Fondée il y a un demi-siècle, Ugly occupe un open space branché dans l’Ouest londonien. Canapé baroque, ordinateurs en alu brossé, murs constellés de photos de mannequins. On y trouve un portrait de David Bowie, ou cette citation, qui sonne comme une devise : « L’imperfection est beauté, la folie est génie. » Comme n’importe quelle agence, Ugly gère la carrière de mannequins et les met en contact avec des clients en tout genre : Burberry, Mercedes ou Jack Daniel’s.

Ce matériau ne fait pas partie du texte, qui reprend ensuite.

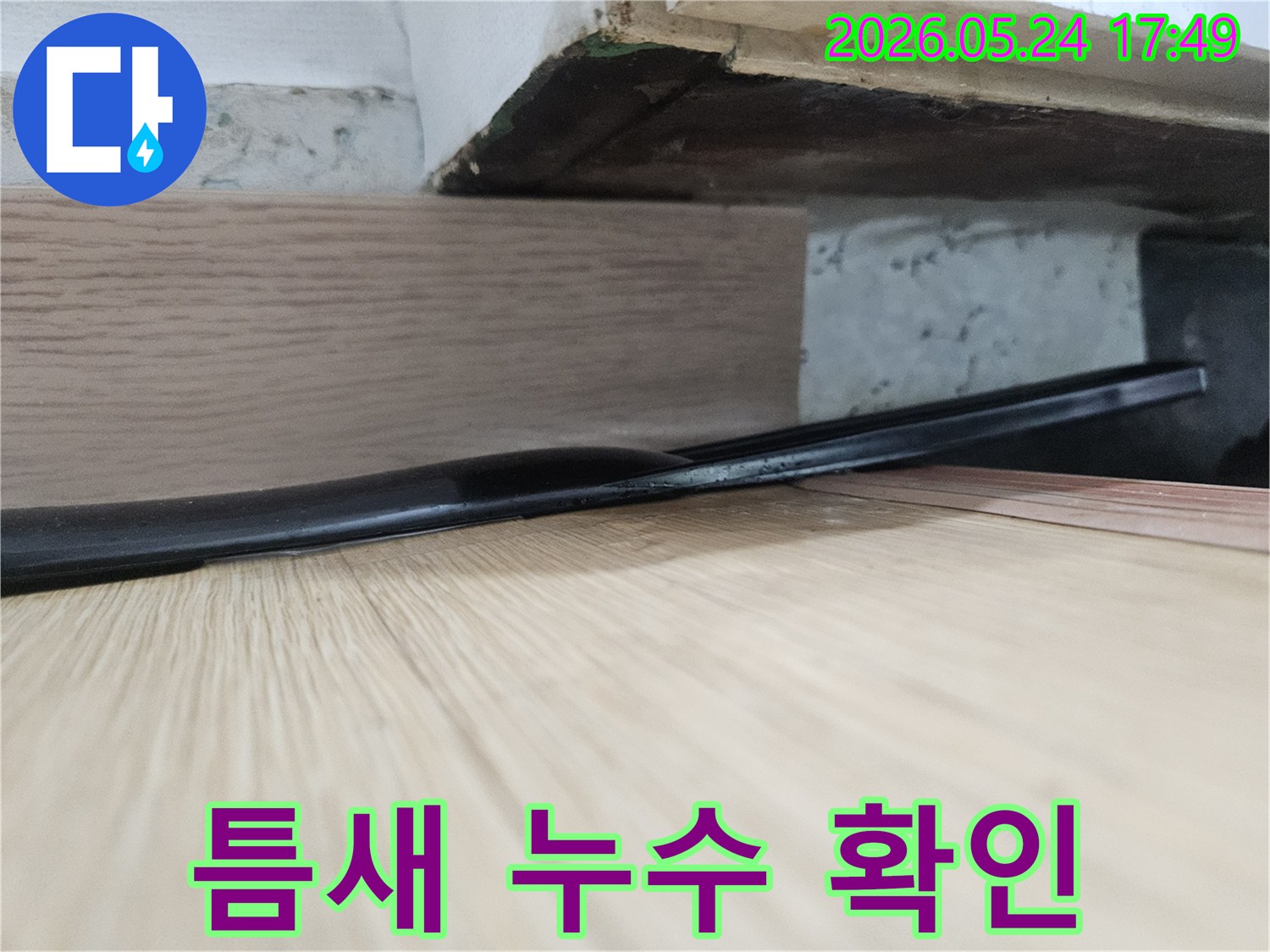 마루 틈새로-스며든 물이-아래쪽 구조물에-습기와-변색을 유발한-누수 현장 사진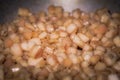 Fry the pork skin in a large frying pan Royalty Free Stock Photo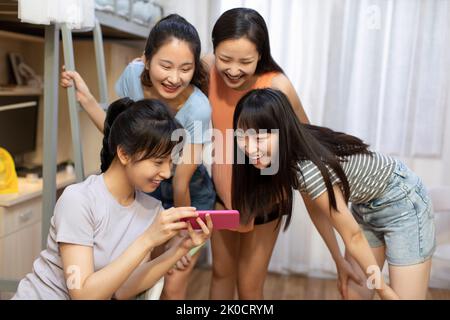 Young Chinese university students using smart phone in dormitory Stock Photo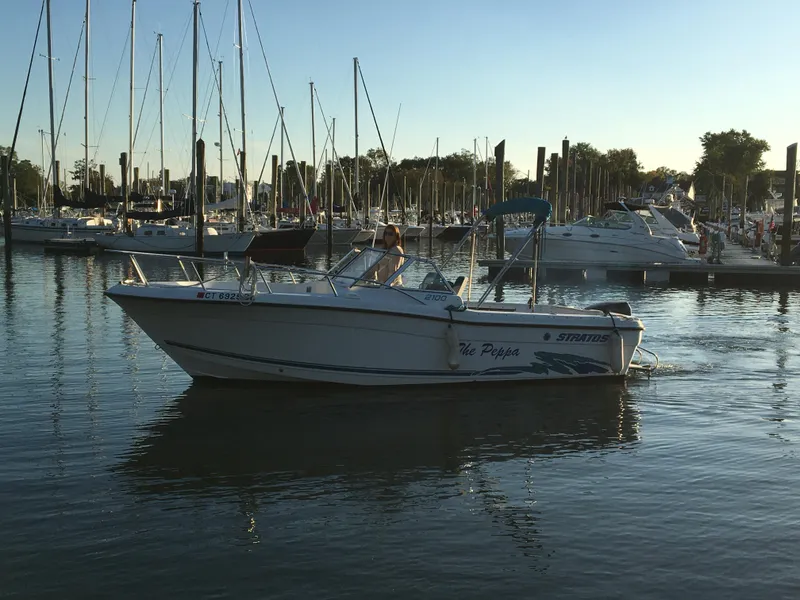 Slide: The Image of 1998 Stratos 2100 boat cruising in a marina with sailboats in the background. - 4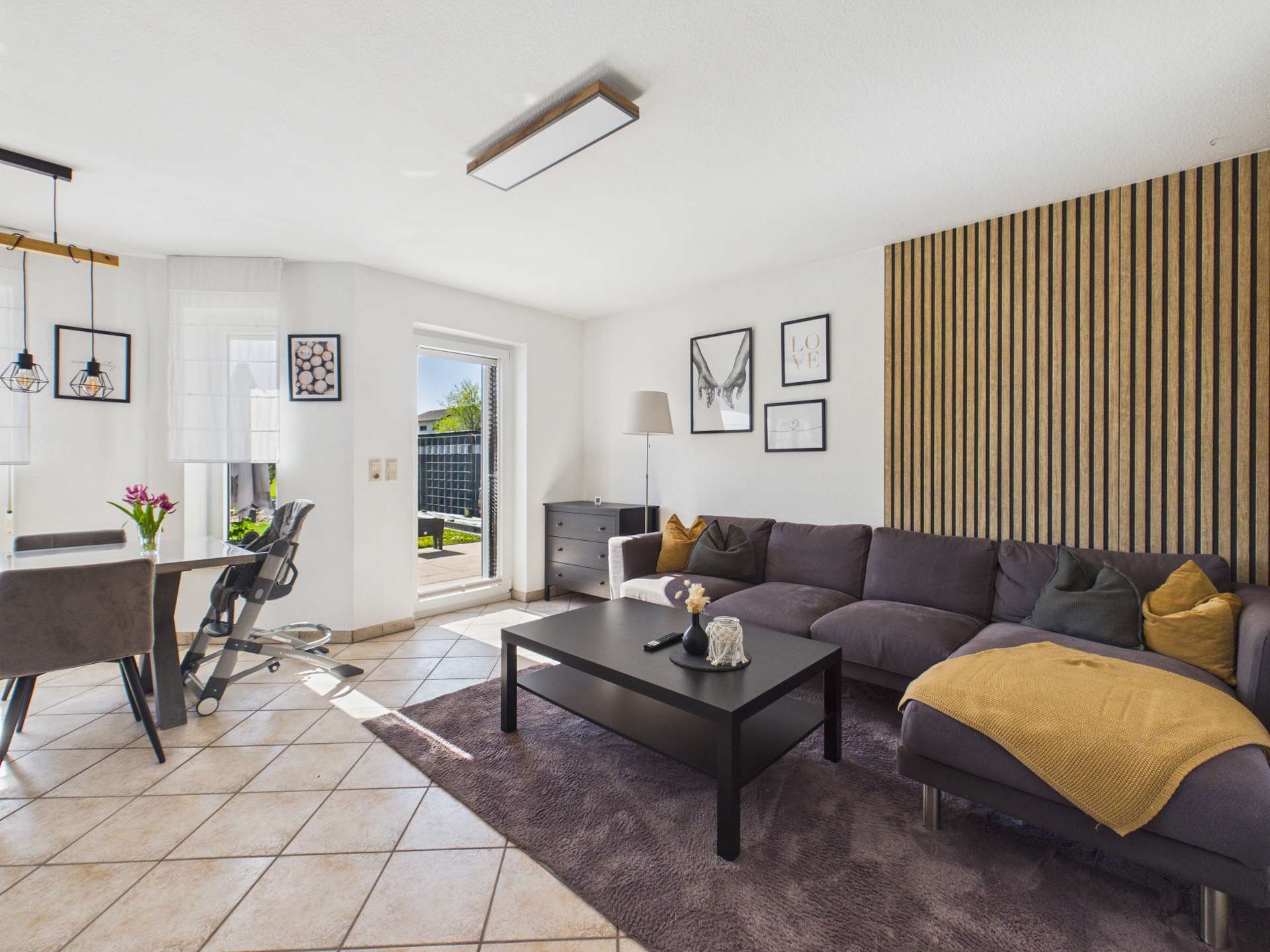 Modernes Wohnzimmer mit einer grauen Couch, einem schwarzen Tisch und einem Essbereich, hell erleuchtet durch Fenster.
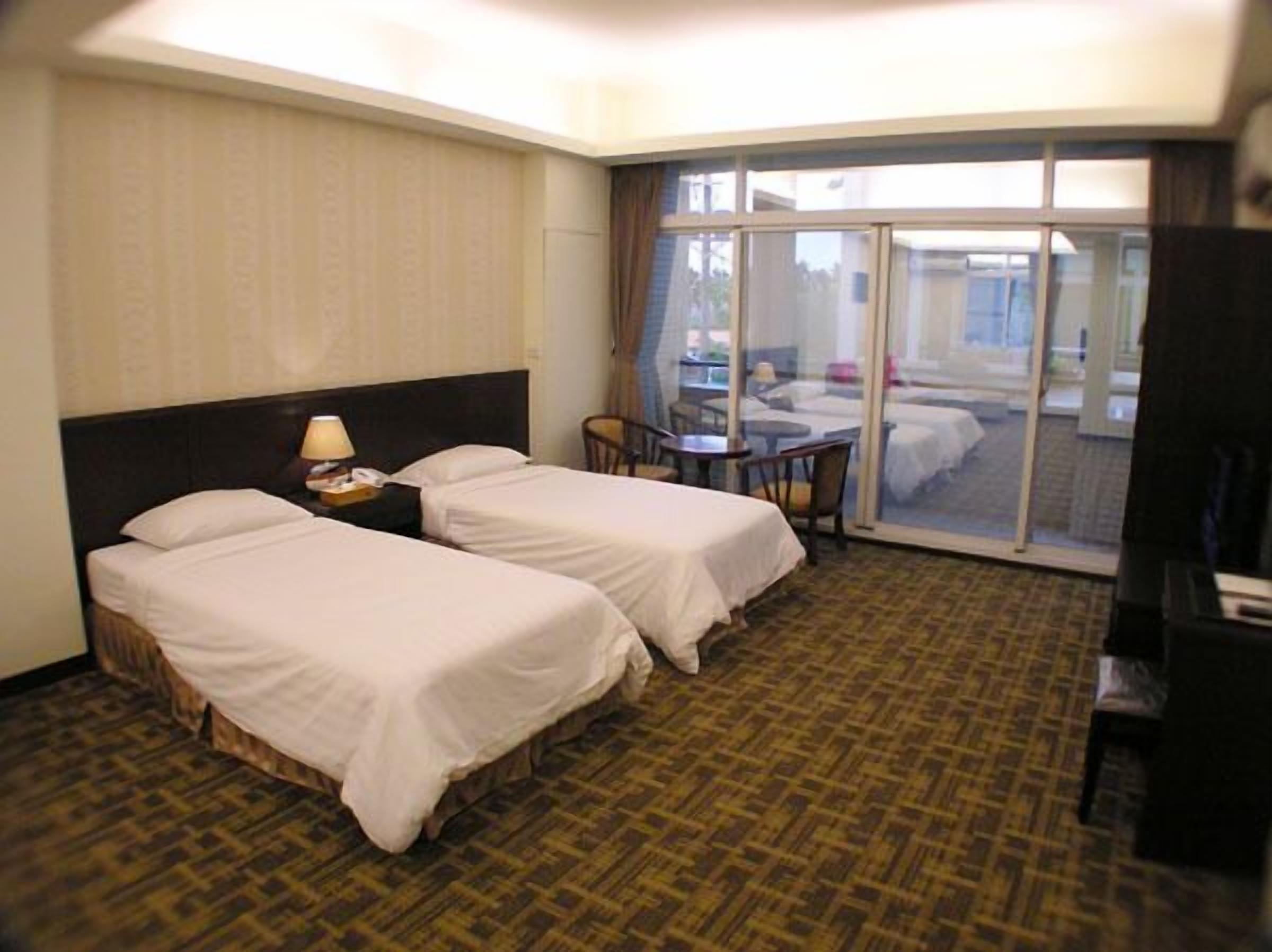 Une chambre d’hôtel avec deux lits, un bureau et une vue sur un espace extérieur aménagé, accessible par une porte vitrée.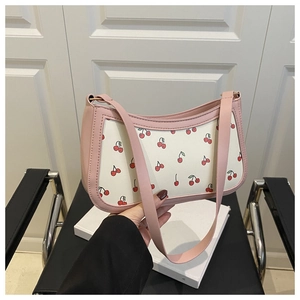 Detailed close-up of a pink leather shoulder bag with vibrant red cherry print accents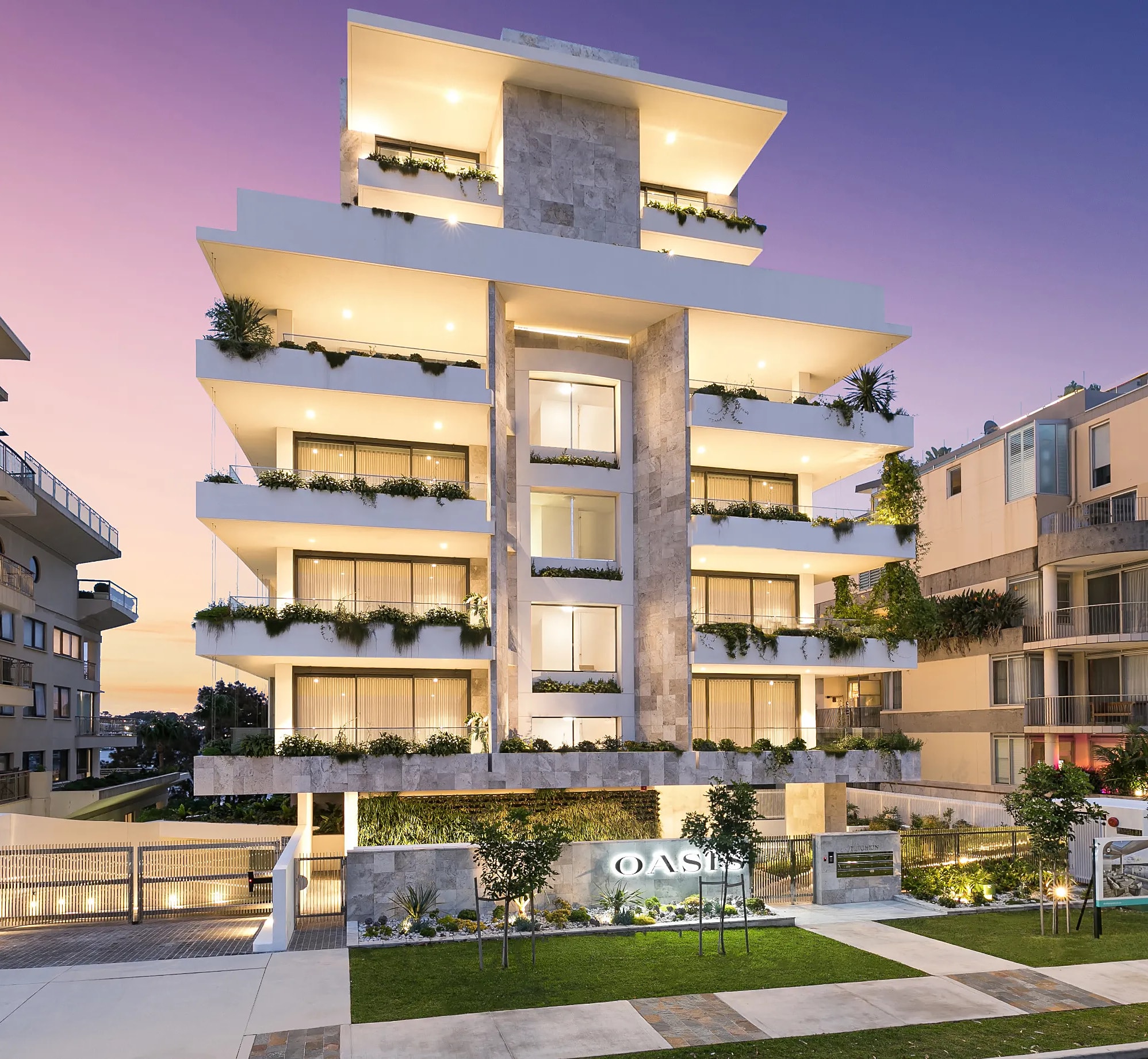An apartment building lit at dusk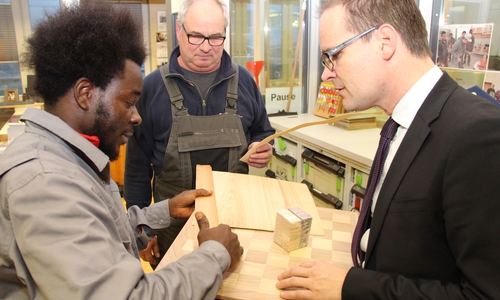 Cherif u Mamoudo aus Liberia (Westafrika) (links) überreicht Kultusminister Grant Hendrik Tonne (rechts) ein selbstgemachtes Schachbrett, das er im Rahmen des Integrationsprojekts "Berufsorientierung für Flüchtlinge (BOF)" angefertigt hat. Foto: Bauerfeld / Handwerkskammer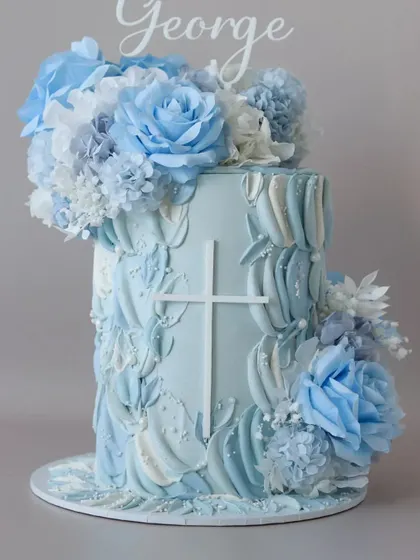 A gorgeous blue and white floral cake with a textured buttercream finish. This design is perfect for a baptism, wedding, or elegant birthday.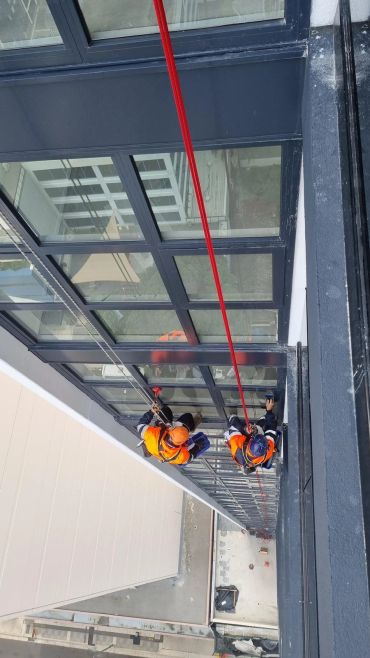 Two workers cleaning high-rise building windows.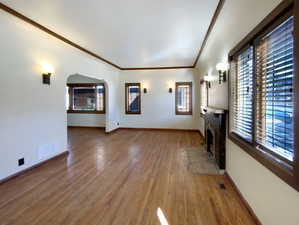 Unfurnished living room with arched walkways, visible vents, a brick fireplace, wood finished floors, and baseboards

Vendredi dernier, l’agence a organisé un casting pour compléter son catalogue. Réputation oblige, les postulants étaient loin des standards du secteur. Il y a les costauds. Chris par exemple, un ancien militaire aux bras épais comme des jambons, posant torse nu en compagnie d’une brune en maillot deux pièces. Elle a 50 ans, n’en paraît que la moitié et rêve de relancer sa carrière de mannequin. Ou Kris Chesney, un ex-rugbyman passé par Toulon et Saracens. Une montagne de 1,98 m pour 135 kg. Bras tatoués, crâne rasé, fier de sa gueule accidentée, d’un corps marqué par des années d’empoignades sur les terrains de l’ovalie. Ce qu’il cherche ? « Une nouvelle aventure, un nouveau défi. » Il y a ceux qui ont une cause à défendre. Sheerah Ravindren est un petit bout de femme de 1,61 m. Elle a 22 ans, vient du Sri Lanka et se présente comme une « mannequin militante immigrée ». Jeans baggy et top noir, elle a de longs cheveux de jais, un piercing à la narine droite, le ventre nu et un discours engagé. « Je suis une femme de couleur, dit-elle. En grandissant, je n’ai jamais vu quelqu’un qui me ressemblait dans les médias ou dans la mode. » Ou Frances, une autre jeune femme. Perfecto, mitaines, frange rétro et une étonnante paire de béquilles futuristes. Elle est handicapée, mais, clame-t-elle fièrement, « ça ne m’a jamais empêchée de faire ce que je voulais ».
« Un bon mannequin Ugly, c’est quelqu’un qui est bien dans sa peau », rebondit Marc French. « On ne veut pas que les gens changent. C’est vraiment important quand on pense à la pression qu’il y a sur les jeunes », soumis entre autres au diktat de la minceur.